Quem critica amigo é – Quem ama também bate

Recebi uma ligação. Era meu chefe me chamando para ir à sala dele. Entrei com ar amedrontado e ele, sem pestanejar, pediu para que eu fechasse a porta. Logo imaginei que seria demitido, mas, por saber que ando em dia com minhas obrigações da agência, rapidamente afastei essa hipótese macabra. Então, antes mesmo que ele começasse a falar, em silêncio, torci para que ele comunicasse um aumento. Não foi dessa vez. Mas, se quer saber, o que ele me concedeu foi bem mais valioso do que qualquer acréscimo no salário. Diferente das outras tantas conversas que costumo ter com ele, no mesmo ambiente que geralmente é palco de discussões publicitárias, não conversamos sobre campanhas ou estratégias necessárias para impactar algum público-alvo. Foi bem melhor do que isso. Ele me convocou para dizer que havia lido meu livro e que precisava falar algumas coisas. E, diferente de outras muitas pessoas que só me encheram de elogios grandiosos, ele me mostrou diversos pontos negativos e ângulos que, infelizmente, por falta de experiência, de maturidade e até por medo de encarar minhas fraquezas, eu não havia sido capaz de enxergar. Ouvi calado e com muita atenção. Apenas consenti movimentando a cabeça. Anotei tudo o que ele disse em algum lugar importante da minha cachola. Não foi fácil. Críticas negativas chegam a doer mais do que quando batemos o dedinho no pé da cama. Em alguns momentos, por mera vaidade, até pensei em inventar argumentos para me defender, ou melhor, para proteger meu livro. Porém, se fizesse isso, estaria me enganando, assinando meu atestado de involução e matando meu próprio progresso. Por isso, fiquei quieto e enxerguei aqueles conselhos como um visto para um futuro melhor. Logo percebi que aquelas palavras sinceras eram exatamente aquilo que precisava para motivar minha evolução e para me colocar em zona de revolução. Claro que amo ser elogiado e que sorrio toda vez que ouço alguém dizendo que achou meu texto do caralho. Entretanto, além de causar sorrisos, os aplausos têm o poder de nos enraizar na zona de conforto e de nos fazer achar que não precisamos mais de lapidação. Temos que tomar muito cuidado com os enaltecimentos, pois, além de inflar nosso ego e ampliar nossos sorrisos, eles tendem a acalmar nossa ânsia de evoluir. Baldes de água fria são necessários. Imprescindíveis para todos, não apenas para escritores com desejo de consagração.
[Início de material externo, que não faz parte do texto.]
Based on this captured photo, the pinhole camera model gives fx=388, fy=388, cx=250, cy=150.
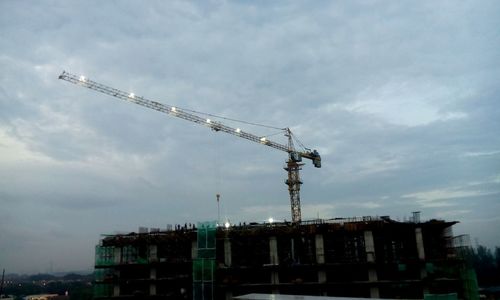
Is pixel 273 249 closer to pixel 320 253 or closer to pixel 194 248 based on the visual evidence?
pixel 320 253

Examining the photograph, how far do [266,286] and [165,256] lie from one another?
20928 millimetres

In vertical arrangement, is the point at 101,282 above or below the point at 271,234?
below

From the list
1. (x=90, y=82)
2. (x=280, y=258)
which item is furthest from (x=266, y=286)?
(x=90, y=82)

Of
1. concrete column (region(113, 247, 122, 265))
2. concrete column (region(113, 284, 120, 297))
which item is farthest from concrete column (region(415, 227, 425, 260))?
concrete column (region(113, 247, 122, 265))

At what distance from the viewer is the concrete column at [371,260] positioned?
59.3 meters

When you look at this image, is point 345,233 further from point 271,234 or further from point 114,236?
point 114,236

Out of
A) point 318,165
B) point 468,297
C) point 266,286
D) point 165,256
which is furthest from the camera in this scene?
point 318,165

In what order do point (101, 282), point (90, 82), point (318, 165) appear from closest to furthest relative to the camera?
point (101, 282), point (90, 82), point (318, 165)

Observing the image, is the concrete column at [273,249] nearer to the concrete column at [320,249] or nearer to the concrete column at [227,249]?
the concrete column at [320,249]

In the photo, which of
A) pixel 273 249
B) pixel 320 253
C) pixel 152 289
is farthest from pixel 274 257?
pixel 152 289

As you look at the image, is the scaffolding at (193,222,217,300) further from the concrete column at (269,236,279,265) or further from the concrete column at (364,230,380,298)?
the concrete column at (364,230,380,298)

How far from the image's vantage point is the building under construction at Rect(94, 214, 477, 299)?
196 feet

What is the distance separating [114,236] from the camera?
70.2m

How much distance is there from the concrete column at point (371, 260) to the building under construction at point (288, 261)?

Foi uma das melhores surras que levei e, graças aos bons hematomas que ela me gerou, percebi que precisamos de muita coragem para desempenhar o papel de amigo verdadeiro. Passar a mão na cabeça do ser amado é extremamente fácil, nem sequer exige coragem. Difícil mesmo é abrir a boca para dizer que ele errou. Mas é preciso. Quem critica, para o bem e em prol do progresso, amigo é.

Não estou dizendo para sermos iguais àquelas vizinhas chatas que passam o dia todo em busca de algo para crucificar, nada disso. Apenas acho que, sempre com delicadeza, educação e sensibilidade, devemos alertar aqueles que não são capazes de enxergar as próprias deficiências. Talvez, se você não fizer isso, ninguém o fará. Ou seja, o erro continuará existindo graças ao seu silêncio. Todos nós, sem exceção, precisamos de amigos dispostos a nos transformar no melhor que podemos ser. O espelho está longe de ser suficientemente eficiente para nos ajudar a encarar nossa pior face. Precisamos dos olhos daqueles que estão de fora e que, devido ao distanciamento emocional, são capazes de enxergar a razão que nosso coração abafa.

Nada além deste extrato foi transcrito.